◆ YOUR OBJECTIVE:
Bring together copies of the lines in the data below that contain the word "rgba".

◆ Document images with source code:
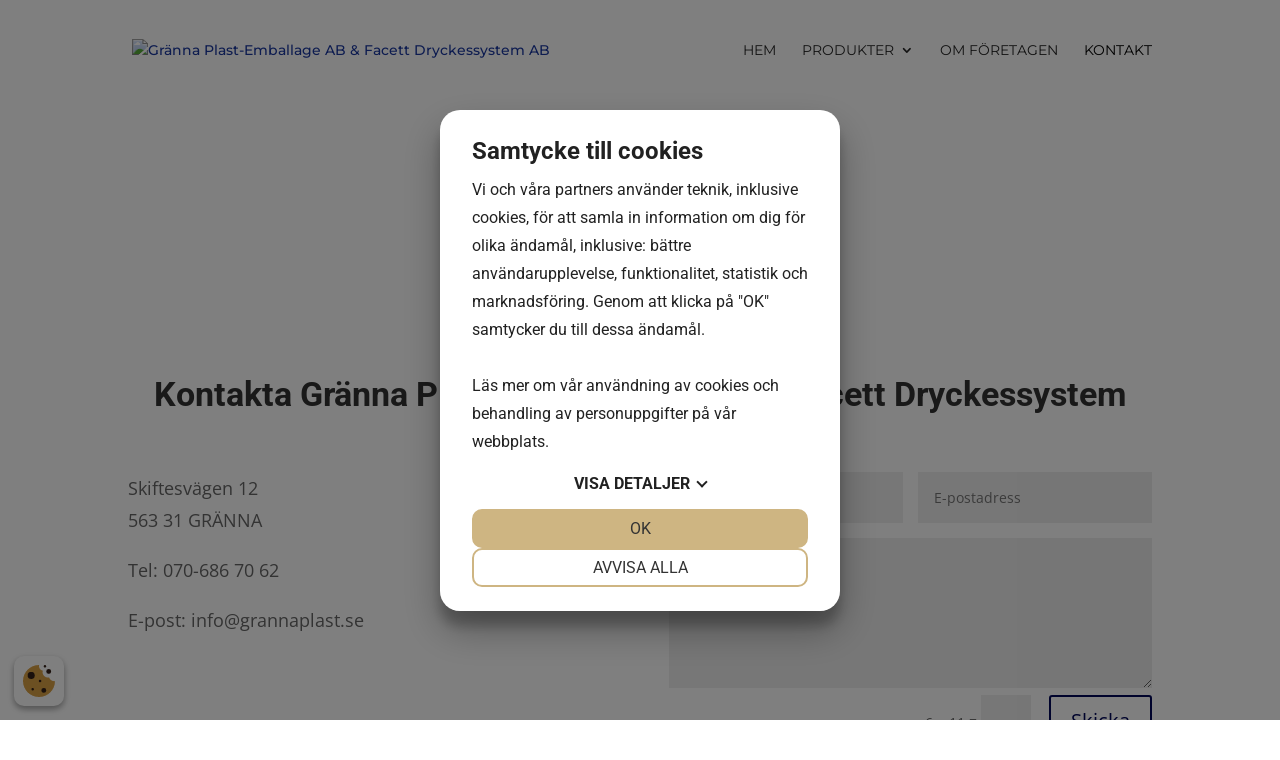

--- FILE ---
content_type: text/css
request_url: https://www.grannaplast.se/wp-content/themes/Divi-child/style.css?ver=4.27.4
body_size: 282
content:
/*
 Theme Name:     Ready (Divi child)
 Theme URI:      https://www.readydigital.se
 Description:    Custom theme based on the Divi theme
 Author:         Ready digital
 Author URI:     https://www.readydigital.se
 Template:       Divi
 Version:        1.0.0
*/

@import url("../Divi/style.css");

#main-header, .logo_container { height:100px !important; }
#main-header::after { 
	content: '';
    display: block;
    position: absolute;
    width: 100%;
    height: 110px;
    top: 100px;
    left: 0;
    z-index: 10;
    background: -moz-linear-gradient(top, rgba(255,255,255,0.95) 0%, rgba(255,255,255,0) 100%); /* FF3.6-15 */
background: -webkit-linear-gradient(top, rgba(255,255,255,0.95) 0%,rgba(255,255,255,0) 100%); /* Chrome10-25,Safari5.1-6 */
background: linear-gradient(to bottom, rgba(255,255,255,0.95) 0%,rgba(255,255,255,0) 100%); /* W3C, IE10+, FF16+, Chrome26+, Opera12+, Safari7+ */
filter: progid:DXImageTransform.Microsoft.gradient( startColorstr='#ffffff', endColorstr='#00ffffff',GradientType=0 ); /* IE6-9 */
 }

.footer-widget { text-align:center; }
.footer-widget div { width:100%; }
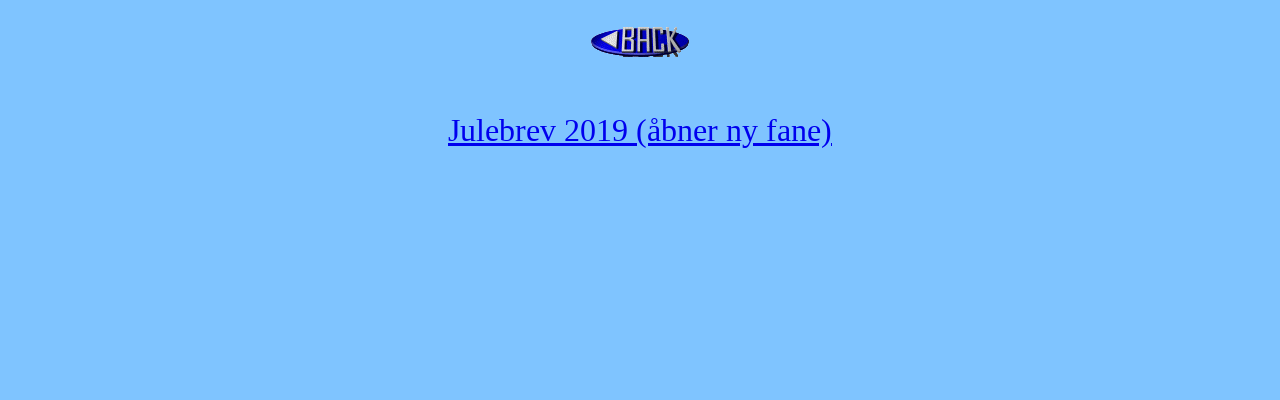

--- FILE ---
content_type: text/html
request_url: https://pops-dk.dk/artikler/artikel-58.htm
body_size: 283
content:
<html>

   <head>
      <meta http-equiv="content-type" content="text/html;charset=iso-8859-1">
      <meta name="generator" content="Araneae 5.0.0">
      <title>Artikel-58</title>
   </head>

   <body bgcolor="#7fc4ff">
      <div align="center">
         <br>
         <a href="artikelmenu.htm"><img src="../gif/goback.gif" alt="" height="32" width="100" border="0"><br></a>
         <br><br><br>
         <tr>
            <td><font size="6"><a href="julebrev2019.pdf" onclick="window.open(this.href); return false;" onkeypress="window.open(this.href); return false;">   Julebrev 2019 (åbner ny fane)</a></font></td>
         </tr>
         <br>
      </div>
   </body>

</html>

◆ TASK OUTPUT:
    background: -moz-linear-gradient(top, rgba(255,255,255,0.95) 0%, rgba(255,255,255,0) 100%); /* FF3.6-15 */
background: -webkit-linear-gradient(top, rgba(255,255,255,0.95) 0%,rgba(255,255,255,0) 100%); /* Chrome10-25,Safari5.1-6 */
background: linear-gradient(to bottom, rgba(255,255,255,0.95) 0%,rgba(255,255,255,0) 100%); /* W3C, IE10+, FF16+, Chrome26+, Opera12+, Safari7+ */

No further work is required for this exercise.